= Natchez Ariel =

Mississippi newspaper (1825–1832)

The Ariel, later The Natchez, was a newspaper published in Natchez, Mississippi, United States from 1825 until 1832. According to Isaac M. Partridge of the Vicksburg Whig:

In 1825, James K. Cook started the Ariel in Natchez. Take it altogether, it was one of the best papers ever published in Mississippi. Cook was born in Adams county, under the Spanish government. He inherited a large estate, which he spent improvidently. Afterwards he turned editor, and his paper was the organ of the Adams party, which I have the authority of a very distinguished historian and literateur for saying, at that time embraced most of the wealth of Natchez, Adams county, and the river country generally.
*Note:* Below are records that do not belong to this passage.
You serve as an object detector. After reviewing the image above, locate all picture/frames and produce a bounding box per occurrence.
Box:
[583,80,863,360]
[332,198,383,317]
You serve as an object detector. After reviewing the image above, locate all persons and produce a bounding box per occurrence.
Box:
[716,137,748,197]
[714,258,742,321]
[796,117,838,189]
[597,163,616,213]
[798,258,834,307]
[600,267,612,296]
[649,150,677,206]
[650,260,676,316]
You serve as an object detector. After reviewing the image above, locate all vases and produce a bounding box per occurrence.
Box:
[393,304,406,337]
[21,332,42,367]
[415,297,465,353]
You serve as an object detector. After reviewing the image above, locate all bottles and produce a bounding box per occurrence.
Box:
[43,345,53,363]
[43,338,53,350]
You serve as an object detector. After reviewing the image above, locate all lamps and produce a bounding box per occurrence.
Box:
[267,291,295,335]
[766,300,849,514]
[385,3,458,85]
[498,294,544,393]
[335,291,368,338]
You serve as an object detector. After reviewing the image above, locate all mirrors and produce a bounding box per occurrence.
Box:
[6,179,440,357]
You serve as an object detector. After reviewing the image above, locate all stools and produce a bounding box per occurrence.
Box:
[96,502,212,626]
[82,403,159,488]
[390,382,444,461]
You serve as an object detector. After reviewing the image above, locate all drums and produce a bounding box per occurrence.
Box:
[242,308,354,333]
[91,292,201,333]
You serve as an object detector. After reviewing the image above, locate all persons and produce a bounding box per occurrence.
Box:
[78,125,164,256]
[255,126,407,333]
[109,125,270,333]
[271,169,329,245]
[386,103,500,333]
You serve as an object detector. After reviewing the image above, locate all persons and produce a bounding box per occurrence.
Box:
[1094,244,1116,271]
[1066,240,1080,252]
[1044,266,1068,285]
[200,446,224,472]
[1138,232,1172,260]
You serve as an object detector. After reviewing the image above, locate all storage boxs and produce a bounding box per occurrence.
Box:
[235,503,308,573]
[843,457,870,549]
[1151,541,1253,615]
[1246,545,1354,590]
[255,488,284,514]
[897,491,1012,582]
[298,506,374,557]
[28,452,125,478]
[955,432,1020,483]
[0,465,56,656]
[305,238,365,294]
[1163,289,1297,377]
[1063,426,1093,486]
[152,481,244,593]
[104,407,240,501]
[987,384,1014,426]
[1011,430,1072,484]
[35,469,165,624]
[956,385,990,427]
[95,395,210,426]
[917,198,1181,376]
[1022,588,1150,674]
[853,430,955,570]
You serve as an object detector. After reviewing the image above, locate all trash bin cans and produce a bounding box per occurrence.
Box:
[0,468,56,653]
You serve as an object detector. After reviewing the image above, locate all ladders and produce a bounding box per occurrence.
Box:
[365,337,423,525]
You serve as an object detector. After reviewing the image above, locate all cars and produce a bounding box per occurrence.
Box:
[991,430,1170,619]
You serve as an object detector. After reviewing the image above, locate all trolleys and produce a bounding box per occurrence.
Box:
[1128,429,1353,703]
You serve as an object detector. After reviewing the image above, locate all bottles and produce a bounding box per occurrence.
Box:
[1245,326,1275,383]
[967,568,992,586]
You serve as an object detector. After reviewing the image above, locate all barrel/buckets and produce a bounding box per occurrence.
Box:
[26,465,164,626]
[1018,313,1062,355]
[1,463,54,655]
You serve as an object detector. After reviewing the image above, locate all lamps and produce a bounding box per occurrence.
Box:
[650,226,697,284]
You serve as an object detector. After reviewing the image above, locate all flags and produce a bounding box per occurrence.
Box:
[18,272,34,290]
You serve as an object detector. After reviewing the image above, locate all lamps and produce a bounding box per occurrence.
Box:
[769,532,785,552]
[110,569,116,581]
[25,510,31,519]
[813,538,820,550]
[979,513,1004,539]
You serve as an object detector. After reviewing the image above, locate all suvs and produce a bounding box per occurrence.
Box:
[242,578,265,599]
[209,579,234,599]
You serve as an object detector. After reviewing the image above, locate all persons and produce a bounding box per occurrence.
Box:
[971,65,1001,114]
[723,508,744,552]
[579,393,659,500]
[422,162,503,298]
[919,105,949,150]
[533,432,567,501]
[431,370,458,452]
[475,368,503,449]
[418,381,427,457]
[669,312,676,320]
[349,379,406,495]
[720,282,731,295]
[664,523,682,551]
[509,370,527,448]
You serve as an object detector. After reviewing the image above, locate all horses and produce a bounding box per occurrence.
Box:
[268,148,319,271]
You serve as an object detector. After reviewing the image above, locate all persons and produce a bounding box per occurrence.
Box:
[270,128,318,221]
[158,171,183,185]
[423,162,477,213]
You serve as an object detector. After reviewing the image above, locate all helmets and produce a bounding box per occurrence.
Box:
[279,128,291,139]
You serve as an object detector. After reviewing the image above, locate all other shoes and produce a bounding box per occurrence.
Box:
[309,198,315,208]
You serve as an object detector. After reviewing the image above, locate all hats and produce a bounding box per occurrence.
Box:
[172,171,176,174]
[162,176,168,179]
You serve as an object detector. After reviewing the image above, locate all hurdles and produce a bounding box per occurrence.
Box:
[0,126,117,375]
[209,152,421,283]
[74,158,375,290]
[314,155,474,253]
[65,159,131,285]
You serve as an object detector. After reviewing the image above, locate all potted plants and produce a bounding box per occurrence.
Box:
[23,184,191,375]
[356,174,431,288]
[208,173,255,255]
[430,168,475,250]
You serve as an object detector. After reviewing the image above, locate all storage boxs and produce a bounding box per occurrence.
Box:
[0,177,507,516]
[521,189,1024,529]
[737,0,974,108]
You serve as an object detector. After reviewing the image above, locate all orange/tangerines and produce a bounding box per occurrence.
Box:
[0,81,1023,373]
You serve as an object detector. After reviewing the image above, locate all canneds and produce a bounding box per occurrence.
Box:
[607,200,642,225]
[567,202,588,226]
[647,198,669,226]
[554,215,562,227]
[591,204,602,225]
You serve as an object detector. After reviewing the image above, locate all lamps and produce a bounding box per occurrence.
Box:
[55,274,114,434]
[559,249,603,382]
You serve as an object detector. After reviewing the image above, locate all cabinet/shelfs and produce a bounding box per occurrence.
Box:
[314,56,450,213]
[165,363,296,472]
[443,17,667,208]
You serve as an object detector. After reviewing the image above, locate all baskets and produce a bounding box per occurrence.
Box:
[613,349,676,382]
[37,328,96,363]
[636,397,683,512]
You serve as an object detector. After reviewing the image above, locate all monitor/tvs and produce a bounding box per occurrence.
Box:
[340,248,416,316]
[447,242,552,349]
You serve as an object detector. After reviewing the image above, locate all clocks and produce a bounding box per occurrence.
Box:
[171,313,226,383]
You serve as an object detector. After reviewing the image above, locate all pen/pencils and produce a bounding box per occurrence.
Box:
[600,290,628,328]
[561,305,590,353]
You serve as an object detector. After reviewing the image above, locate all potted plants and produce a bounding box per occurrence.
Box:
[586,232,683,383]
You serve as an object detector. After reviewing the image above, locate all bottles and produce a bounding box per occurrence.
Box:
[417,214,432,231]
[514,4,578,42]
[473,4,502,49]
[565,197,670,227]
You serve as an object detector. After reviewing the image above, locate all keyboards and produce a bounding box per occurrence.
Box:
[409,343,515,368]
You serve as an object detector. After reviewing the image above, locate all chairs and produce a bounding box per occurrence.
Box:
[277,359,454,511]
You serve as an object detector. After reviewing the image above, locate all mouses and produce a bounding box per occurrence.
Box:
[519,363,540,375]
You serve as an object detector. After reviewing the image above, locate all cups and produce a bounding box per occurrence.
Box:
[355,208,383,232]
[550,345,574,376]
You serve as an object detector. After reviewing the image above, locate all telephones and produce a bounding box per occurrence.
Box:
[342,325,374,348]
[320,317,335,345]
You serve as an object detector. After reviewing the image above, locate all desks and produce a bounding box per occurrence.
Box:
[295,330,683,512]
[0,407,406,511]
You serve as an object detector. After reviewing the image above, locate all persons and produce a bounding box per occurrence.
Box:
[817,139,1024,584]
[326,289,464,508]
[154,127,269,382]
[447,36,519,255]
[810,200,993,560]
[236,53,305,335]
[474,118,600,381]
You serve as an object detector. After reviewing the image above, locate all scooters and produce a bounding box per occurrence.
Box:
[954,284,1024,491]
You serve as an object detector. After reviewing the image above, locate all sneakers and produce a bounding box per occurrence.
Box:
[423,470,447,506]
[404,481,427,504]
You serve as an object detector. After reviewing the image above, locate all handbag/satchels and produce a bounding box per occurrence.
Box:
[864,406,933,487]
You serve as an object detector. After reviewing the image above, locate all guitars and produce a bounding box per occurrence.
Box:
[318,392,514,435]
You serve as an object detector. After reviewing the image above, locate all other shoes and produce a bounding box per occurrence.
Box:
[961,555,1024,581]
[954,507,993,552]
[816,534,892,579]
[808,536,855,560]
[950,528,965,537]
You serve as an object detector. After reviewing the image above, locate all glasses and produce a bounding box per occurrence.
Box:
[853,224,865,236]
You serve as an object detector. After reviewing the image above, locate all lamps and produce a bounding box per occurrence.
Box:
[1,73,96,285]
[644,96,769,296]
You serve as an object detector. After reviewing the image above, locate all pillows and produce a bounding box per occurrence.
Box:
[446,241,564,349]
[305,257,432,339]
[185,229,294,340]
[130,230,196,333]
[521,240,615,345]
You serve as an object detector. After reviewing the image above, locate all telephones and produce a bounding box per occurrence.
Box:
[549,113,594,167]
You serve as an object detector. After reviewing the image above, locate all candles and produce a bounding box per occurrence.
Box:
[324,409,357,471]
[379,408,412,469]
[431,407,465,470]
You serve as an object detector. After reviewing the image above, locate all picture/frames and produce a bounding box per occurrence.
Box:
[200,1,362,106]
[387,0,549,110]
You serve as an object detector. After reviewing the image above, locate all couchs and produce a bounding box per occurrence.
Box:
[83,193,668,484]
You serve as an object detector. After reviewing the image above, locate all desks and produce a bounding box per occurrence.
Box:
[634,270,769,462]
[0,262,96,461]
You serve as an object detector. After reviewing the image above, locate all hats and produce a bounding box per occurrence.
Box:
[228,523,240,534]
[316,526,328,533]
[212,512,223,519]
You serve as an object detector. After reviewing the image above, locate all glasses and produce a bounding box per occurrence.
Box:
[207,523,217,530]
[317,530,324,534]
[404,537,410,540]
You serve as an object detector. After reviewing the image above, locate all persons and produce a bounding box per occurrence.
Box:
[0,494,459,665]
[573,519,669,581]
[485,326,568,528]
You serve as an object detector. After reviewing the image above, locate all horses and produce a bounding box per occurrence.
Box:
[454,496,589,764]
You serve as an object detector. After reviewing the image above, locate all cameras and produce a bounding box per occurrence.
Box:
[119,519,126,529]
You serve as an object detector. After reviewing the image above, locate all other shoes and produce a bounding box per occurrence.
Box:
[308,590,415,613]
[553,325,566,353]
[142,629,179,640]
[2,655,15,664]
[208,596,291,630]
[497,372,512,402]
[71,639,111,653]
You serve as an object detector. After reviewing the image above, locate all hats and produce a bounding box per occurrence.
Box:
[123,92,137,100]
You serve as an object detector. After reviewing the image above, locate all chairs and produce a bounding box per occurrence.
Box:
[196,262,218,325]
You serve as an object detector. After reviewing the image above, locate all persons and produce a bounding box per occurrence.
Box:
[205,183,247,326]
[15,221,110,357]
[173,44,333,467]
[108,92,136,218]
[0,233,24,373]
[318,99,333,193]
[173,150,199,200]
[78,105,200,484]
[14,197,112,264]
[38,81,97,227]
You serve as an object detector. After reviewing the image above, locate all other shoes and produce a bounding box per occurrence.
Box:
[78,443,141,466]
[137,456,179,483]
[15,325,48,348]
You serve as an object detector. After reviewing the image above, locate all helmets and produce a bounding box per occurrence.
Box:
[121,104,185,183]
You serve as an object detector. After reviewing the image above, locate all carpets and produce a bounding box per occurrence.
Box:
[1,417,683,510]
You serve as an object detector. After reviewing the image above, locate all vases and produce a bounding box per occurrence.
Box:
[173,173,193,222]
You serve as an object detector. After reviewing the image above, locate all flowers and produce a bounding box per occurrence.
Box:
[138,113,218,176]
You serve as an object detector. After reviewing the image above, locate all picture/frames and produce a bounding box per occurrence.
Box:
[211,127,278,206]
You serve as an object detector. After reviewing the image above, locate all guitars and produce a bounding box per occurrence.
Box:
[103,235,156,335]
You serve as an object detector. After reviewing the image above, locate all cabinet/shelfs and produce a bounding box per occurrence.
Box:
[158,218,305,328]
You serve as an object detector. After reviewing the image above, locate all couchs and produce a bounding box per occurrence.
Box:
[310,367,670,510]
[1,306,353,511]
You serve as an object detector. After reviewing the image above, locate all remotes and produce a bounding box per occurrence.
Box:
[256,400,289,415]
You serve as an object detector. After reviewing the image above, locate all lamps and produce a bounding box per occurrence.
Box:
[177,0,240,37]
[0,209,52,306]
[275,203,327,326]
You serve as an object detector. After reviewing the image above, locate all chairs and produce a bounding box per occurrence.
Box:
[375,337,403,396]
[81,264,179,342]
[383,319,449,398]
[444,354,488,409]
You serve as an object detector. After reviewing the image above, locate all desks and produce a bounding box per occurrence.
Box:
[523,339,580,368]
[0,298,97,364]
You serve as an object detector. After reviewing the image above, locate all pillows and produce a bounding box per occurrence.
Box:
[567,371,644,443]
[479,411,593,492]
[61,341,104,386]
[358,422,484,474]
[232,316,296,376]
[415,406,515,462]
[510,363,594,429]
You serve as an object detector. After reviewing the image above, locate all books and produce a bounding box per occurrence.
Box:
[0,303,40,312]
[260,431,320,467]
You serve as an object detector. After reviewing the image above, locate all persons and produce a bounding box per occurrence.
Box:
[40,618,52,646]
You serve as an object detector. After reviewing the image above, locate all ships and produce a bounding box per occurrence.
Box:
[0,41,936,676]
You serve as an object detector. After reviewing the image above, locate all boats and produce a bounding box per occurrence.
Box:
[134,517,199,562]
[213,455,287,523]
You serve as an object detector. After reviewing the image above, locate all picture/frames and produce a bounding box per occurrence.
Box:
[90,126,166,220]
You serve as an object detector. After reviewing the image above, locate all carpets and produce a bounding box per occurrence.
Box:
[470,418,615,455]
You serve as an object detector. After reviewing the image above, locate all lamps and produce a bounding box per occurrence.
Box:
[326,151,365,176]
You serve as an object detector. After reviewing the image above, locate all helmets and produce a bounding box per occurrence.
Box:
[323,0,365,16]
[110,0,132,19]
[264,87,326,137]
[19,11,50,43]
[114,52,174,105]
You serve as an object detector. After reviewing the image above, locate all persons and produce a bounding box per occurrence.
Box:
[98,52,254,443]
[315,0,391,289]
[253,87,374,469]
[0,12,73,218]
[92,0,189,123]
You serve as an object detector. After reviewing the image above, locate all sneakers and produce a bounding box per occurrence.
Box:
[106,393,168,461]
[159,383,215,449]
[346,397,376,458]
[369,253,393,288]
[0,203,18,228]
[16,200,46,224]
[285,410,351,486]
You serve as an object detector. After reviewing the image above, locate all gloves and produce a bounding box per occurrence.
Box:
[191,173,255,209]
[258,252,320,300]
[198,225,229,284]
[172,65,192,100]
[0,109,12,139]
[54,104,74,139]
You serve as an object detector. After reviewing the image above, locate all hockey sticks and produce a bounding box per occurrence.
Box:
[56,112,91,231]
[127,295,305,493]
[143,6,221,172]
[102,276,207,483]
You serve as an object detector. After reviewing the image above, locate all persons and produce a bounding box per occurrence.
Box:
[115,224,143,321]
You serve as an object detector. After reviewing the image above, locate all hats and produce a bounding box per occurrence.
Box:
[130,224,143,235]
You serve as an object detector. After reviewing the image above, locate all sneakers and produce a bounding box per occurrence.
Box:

His paper obtained a large circulation, and judging from the files I have seen in the State Library, it was well deserved, it being an interesting sheet, full of readable articles and news items, with the matter well arranged. Mr. Cook was not a polished, but always a sensible and well informed writer. After the lapse of a few years, he changed the name of his paper to the Natchez. Soon after, he retired from the press, and subsequently removed to Brooklyn, where he closed his life. He died within the past few years. It is said that the only contributions to the press of the North from his pen, were in defence of the traduced institutions of the South."
Pennsylvania-born Whig-aligned planter baron Stephen Duncan "supported" The Ariel in some capacity in 1827.